Hacker News new | ask | show | jobs
by turnsout 1163 days ago
So this can tune a model 7X faster than LoRA, which was already a massive speed boost? Curious to see what this will do to the LLaMA-derivative community in particular.
1 comments

7x faster compared to grid-search LoRA for best rank.

I am not convinced that the "best rank" is not just the highest possible with your compute budget, personally.

Highest posssible in which combination, though? If you’re fine tuning a model with N layers, then you could apply LoRA to any or all of them. Maybe it’s better to concentrate effort unevenly, in which case a uniform increase of adaptation rank (to compute budget) could still be subpar.
Right but the way that this paper proposes determining the best rank is by training a LoRA with the full rank.
What is the fastest way to show that?
Fastest way to show what?

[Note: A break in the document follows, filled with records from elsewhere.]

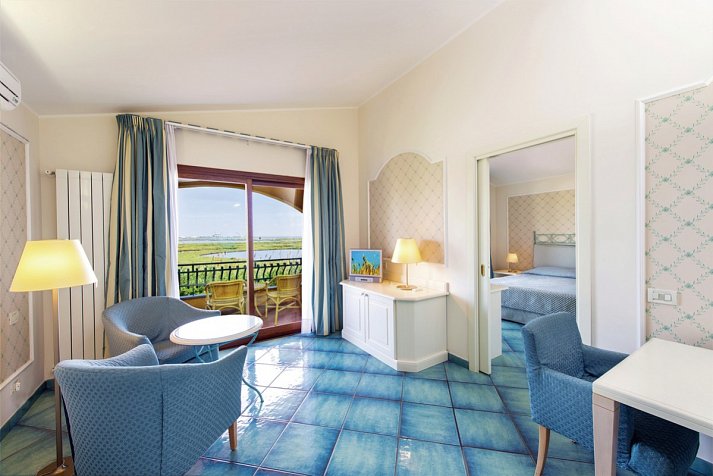 Hotel Santa Gilla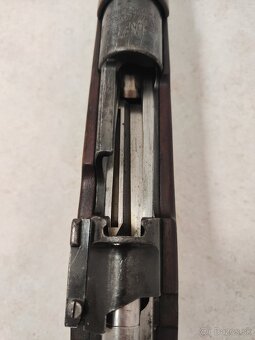 Puška ČZ Vz.24 8x57JS - 6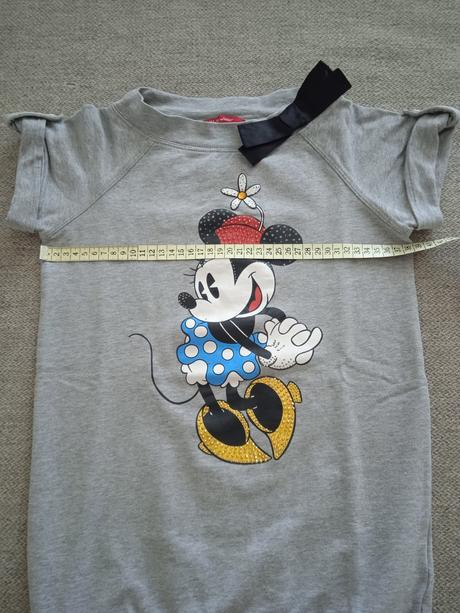 Dievčenské tunika/ dlhšie tričko disney minnie, liu jo,128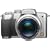 Panasonic Lumix DMC-FZ5S 5MP Digital Camera with 12x Image Stabilized Optical Zoom (Silver)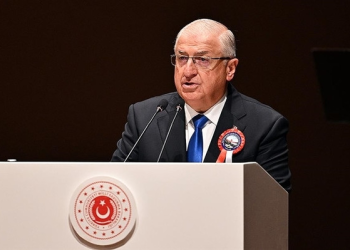 Bakan Güler’den ‘Zap’ açıklaması: Kilit kapatılmıştır!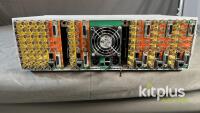 Miranda XVP & HDA cards in Kaleido MX Frame - 3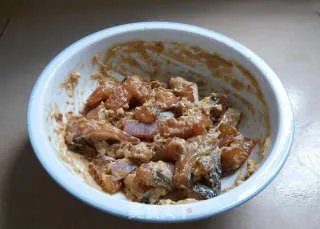 香酥炸鱼块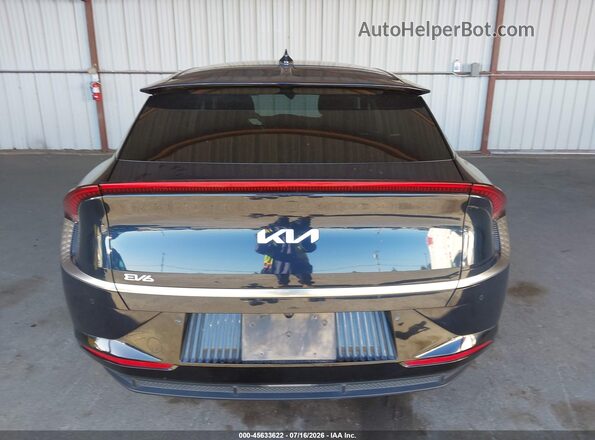 KNDC3DLC5N5082643 2022 KIA EV6 Blue 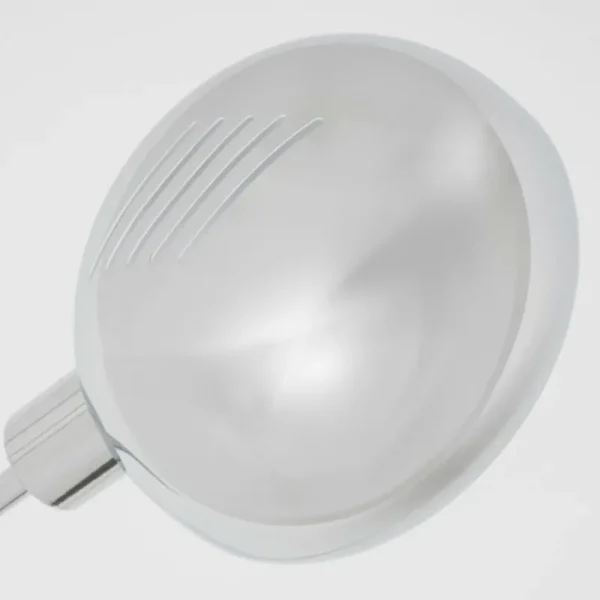 hofstein Lampadaire Nikkala Chrome, 3 lumières* Lampes Modernes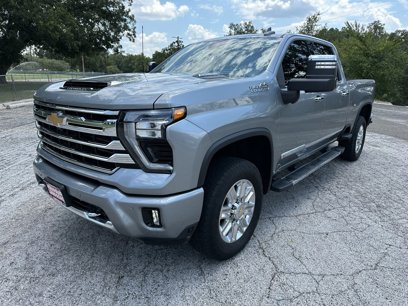 Used 2024 Chevrolet Silverado 3500 High Country w/ High Country Premium Package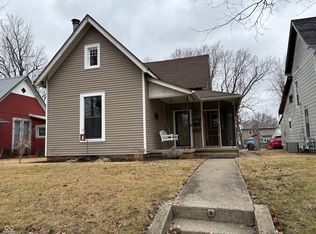908 W Pike St, Crawfordsville, IN 47933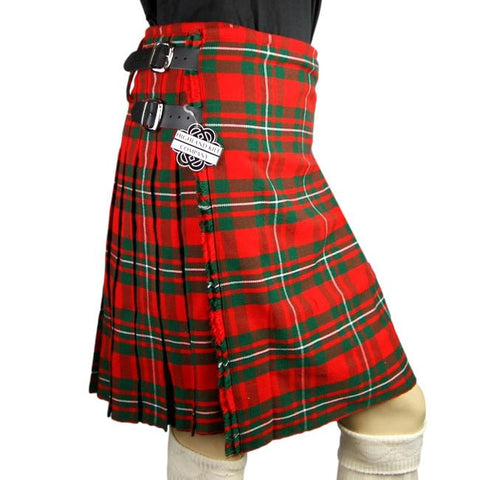 MacGregor Modern Premium Kilt - Highland Kilt Company
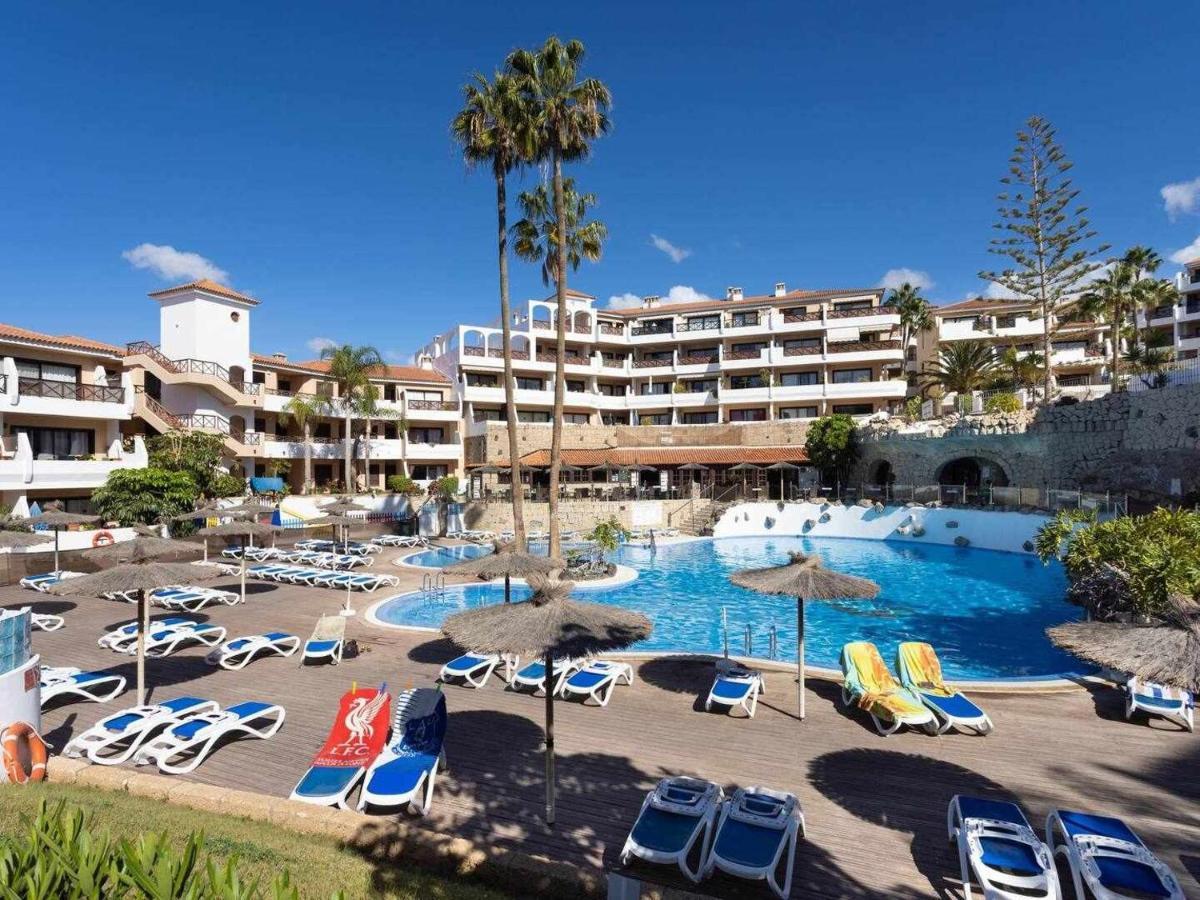 Apartamento Con Piscina Golf Del Sur San Miguel de Abona Luaran gambar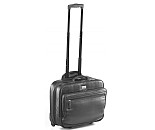 Orient Express Leather Trolley Bag
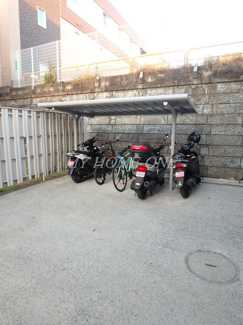 【その他共用部分】 | 駐輪場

That you should train with the maximum sized LoRA you can? Because the only upsides to having a smaller LoRA are in the training time, and if you are already able to train a DynLoRA with max rank 8, then you should just train a LoRA with that rank.
You get diminishing returns as you increase the rank, so with a fixed training budget it's not clear whether you get the best return from increasing rank vs increasing something else. If you start off by training DynLORA with max rank 8 you can see returns diminish fast beyond rank 5. Then you can use rank 5 for the rest of your training. You wouldn't know that with LoRA. I think this is the idea behind the paper. If you are just going to use your entire budget training a DyLoRA with max rank 8 then you're right there's no advantage over LoRA with rank 8. You'd have to use the ability to assess multiple ranks in order to see some benefit.
I can see that. But are we sure that a rank-based difference that doesn't manifest early in the training process won't manifest as you get further along? See also 'grokking' [0]

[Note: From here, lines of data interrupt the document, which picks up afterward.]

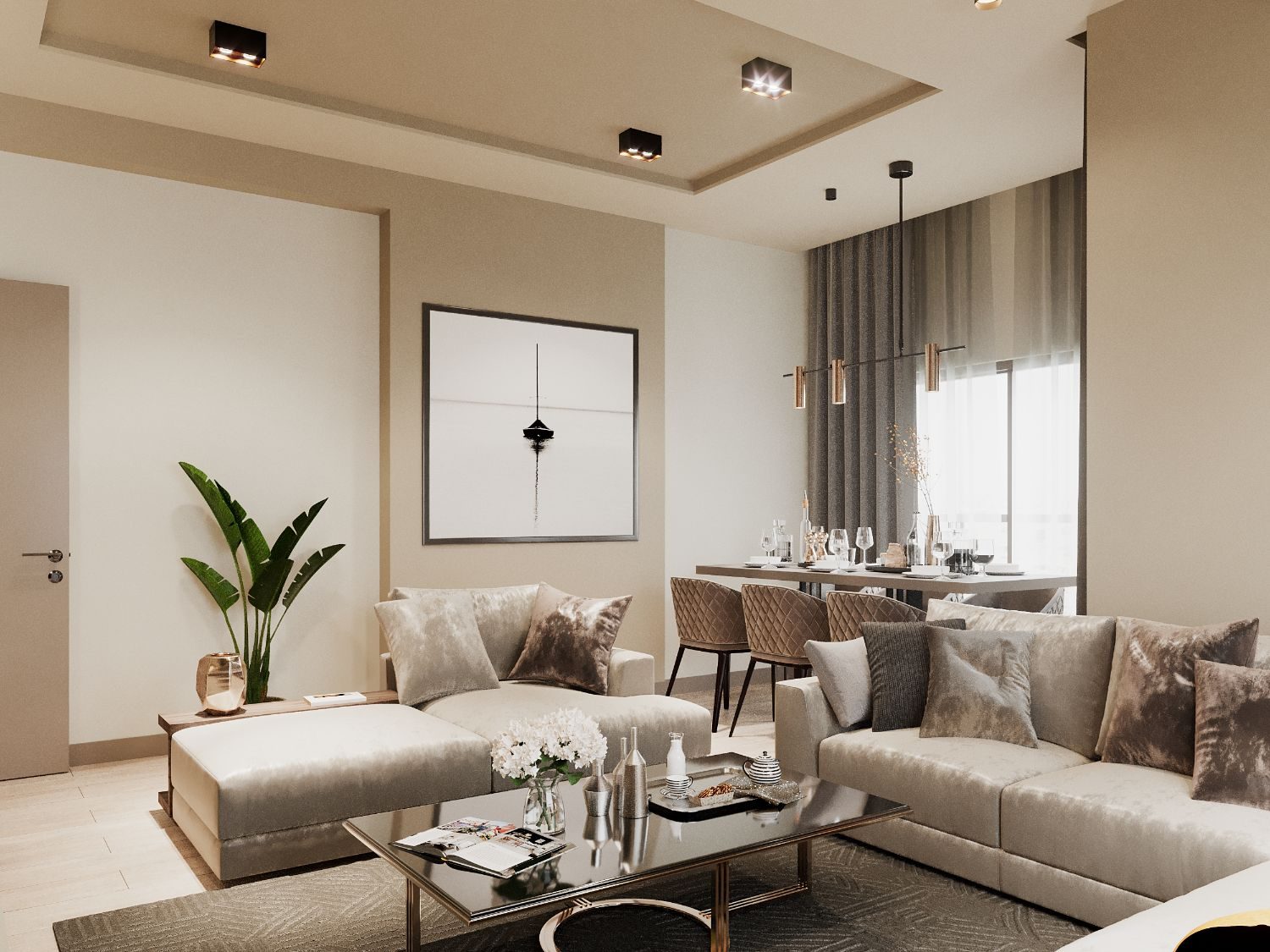 Altınova’da Satılık 2+1 ve 3+1 Loft Daireler | Merkezi Konumda Yeni Proje - Resim 10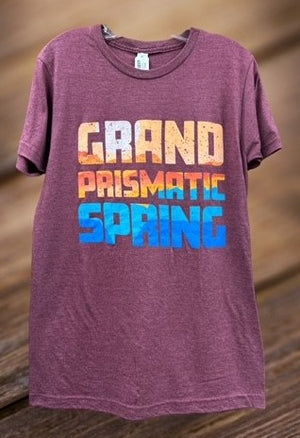 Grand Prismatic Tee Shirt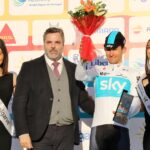 Sul Informação - Kwiatkowski ganha 2ª etapa, mas é Geraint Thomas o novo camisola amarela da Volta ao Algarve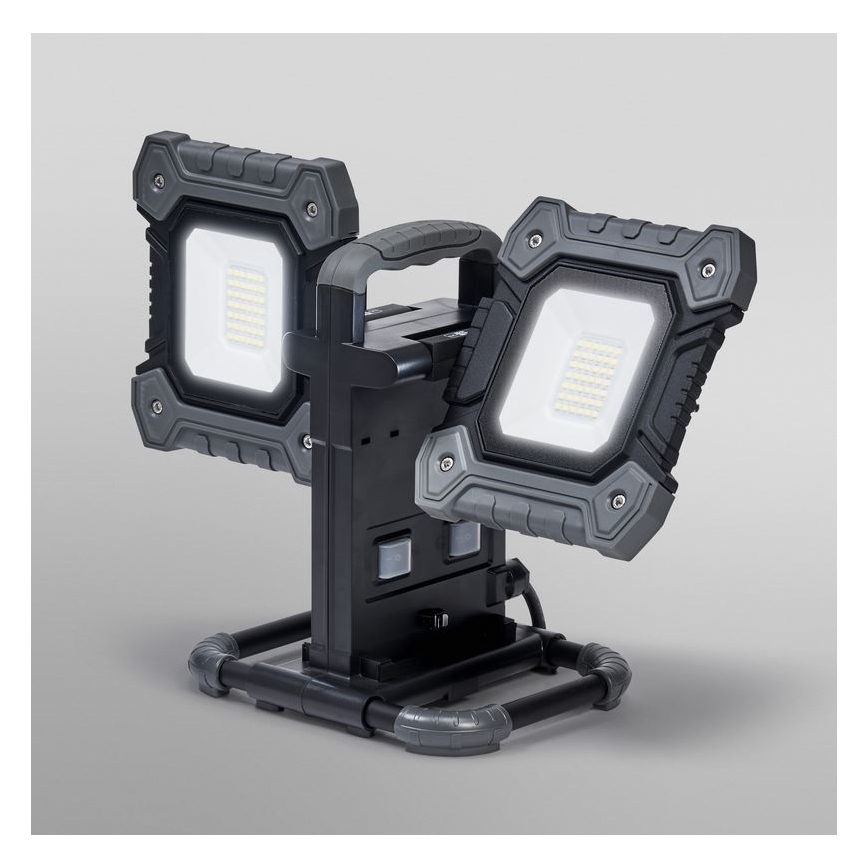Ledvance - LED Iluminação de trabalho WORKLIGHT FLEX 2xLED/30W/230V IP65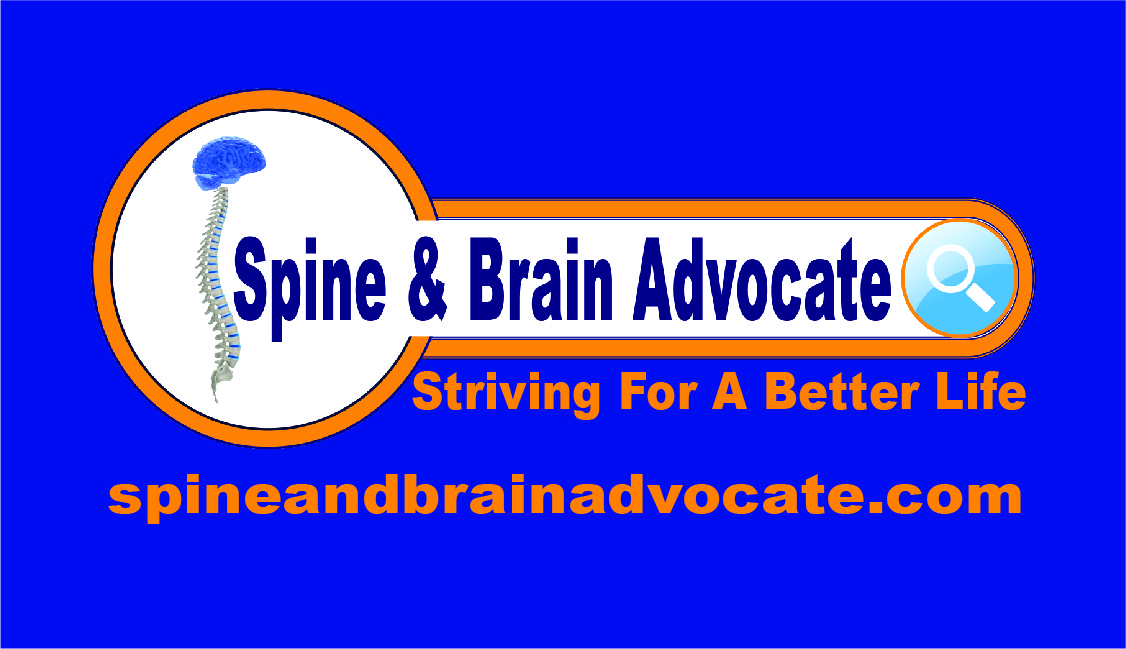spine and brain advocate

[0]: https://arxiv.org/abs/2201.02177

Not sure there's any way to know beforehand whether that would happen but the advantage of DyLoRA is that at least you will know afterwards whether you really needed the full rank whereas with LoRA you wouldn't? In some cases that might not be valuable information but I guess you'd rather know than not.
Why is the only advantage at training time? I might misunderstand something but with this method you can train once, and then deploy models that use arbitrary rank (according to end-users compute requirements) and expect to have a model that performs best for that specific rank.